The Turing test in itself isn’t very easy. The only way to concretely verify language skills is through conversation and if a human fails to identify an algorithm, it is a good sign of language understanding skills. The only way to have such a conversation is when the algorithm/model has access to the knowledge of the world and the knowledge of what it has learned about the world till now. Such a knowledge component is critical to language understanding and its missing from current systems. It is not a precondition but a necessary prerequisite to a human-level language understanding and language use capability. This ‘knowledge component’ needs to have certain properties and it doesn’t matter whether it arose as an emergent phenomenon or was implemented as an external memory. Some properties are:
a) It is incremental: Problem with existing knowledge bases is that they are very rigid and very error-prone when a model tries to add more knowledge.

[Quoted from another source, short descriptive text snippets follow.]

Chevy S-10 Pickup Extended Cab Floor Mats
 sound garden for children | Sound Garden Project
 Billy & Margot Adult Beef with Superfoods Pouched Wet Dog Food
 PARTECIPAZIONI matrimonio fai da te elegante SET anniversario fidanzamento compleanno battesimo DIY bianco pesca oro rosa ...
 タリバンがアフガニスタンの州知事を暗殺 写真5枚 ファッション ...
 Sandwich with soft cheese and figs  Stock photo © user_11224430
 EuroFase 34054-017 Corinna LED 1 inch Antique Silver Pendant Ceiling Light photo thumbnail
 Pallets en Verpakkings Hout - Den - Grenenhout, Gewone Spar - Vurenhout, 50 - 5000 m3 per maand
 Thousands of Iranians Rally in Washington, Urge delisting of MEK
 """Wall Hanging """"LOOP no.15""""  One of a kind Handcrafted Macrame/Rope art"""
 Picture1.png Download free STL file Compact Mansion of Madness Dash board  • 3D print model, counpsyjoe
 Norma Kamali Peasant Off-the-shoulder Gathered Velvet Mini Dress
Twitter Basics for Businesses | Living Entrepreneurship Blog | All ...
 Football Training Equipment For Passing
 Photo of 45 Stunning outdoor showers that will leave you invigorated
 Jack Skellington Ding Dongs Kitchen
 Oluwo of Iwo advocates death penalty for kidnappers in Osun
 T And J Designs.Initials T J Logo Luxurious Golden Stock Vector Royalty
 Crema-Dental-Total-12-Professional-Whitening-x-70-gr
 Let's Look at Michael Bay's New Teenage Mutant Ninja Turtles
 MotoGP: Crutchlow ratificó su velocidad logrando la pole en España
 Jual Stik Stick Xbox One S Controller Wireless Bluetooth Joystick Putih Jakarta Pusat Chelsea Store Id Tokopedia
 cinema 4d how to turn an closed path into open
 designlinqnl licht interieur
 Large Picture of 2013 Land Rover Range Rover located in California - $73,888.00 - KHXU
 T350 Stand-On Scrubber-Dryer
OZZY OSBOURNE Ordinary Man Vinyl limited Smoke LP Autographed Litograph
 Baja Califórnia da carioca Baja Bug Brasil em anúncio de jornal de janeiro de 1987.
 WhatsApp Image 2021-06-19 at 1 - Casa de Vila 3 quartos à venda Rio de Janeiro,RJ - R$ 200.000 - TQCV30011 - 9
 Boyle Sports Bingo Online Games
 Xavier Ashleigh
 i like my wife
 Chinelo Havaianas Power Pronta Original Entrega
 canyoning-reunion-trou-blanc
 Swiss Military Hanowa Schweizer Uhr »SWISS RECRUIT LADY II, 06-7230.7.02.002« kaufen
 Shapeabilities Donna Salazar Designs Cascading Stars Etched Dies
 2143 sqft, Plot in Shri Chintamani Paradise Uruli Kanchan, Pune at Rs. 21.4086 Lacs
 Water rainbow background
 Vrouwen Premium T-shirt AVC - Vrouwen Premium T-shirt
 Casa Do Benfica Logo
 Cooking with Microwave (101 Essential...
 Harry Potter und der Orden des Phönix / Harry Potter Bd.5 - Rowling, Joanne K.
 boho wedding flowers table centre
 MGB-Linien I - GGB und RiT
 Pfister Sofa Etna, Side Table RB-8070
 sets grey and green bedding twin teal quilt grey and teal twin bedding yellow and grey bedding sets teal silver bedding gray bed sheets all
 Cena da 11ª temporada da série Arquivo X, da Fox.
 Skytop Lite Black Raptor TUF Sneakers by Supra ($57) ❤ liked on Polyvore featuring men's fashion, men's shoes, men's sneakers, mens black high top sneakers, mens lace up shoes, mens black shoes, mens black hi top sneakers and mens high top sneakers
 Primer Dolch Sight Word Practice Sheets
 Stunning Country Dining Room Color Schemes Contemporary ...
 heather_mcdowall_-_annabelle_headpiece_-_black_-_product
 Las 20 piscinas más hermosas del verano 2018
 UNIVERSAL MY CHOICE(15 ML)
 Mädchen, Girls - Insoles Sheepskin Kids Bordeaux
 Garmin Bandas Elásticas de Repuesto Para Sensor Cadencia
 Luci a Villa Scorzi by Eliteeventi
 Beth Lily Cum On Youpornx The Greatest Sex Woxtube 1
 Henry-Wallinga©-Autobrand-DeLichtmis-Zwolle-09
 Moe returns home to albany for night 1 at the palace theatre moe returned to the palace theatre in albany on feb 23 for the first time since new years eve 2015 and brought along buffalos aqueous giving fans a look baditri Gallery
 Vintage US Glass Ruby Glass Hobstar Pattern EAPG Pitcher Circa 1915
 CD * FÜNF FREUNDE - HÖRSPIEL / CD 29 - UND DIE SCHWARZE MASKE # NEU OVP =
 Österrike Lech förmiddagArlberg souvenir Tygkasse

b) Reasonable forgetting and multitask usability: Catastrophic forgetting is a big problem for present deep learning models. However, we can’t remember everything about the input; if we did, we would be making a lookup table. To enable multitask learning, we need to partially decouple the learning and prediction components from the knowledge components.
c) Reasoning enabled: I think that this a highly overlooked component. Reasoning enables explainability. It enables correct associations of different concepts within the ‘knowledge-component’, resulting in faster knowledge acquisition. For example, to understand the sentence, “The karate champion broke the wooden block.”, we don’t have to mention that the champion used his hands to break the blocks. We automatically use our reasoning and existing knowledge of ‘Karate champion’ to understand it. So, the knowledge component has to be built in a way that it easily facilitates reasoning.
How will we make it? I don’t know yet. LSTMs can’t store this kind of knowledge, they are limited by their capacity. We still have to see how well transformers are suited for the task. There have been many experiments to include external knowledge[1 ,2 ,3] but in most cases, models use external knowledge as a reference for better performance and don’t have the ability to change or append it. There have been attempts to append deep learning architectures with external memory[1, 2] but we are still far from building a knowledge component with the aforementioned properties.
Lastly, language is a medium with which communicate our ideas and also our problems. To have a positive impact on humanity, any intelligent system will have to learn and understand our languages. Building systems with ‘background knowledge component’ in them is an important step towards that goal.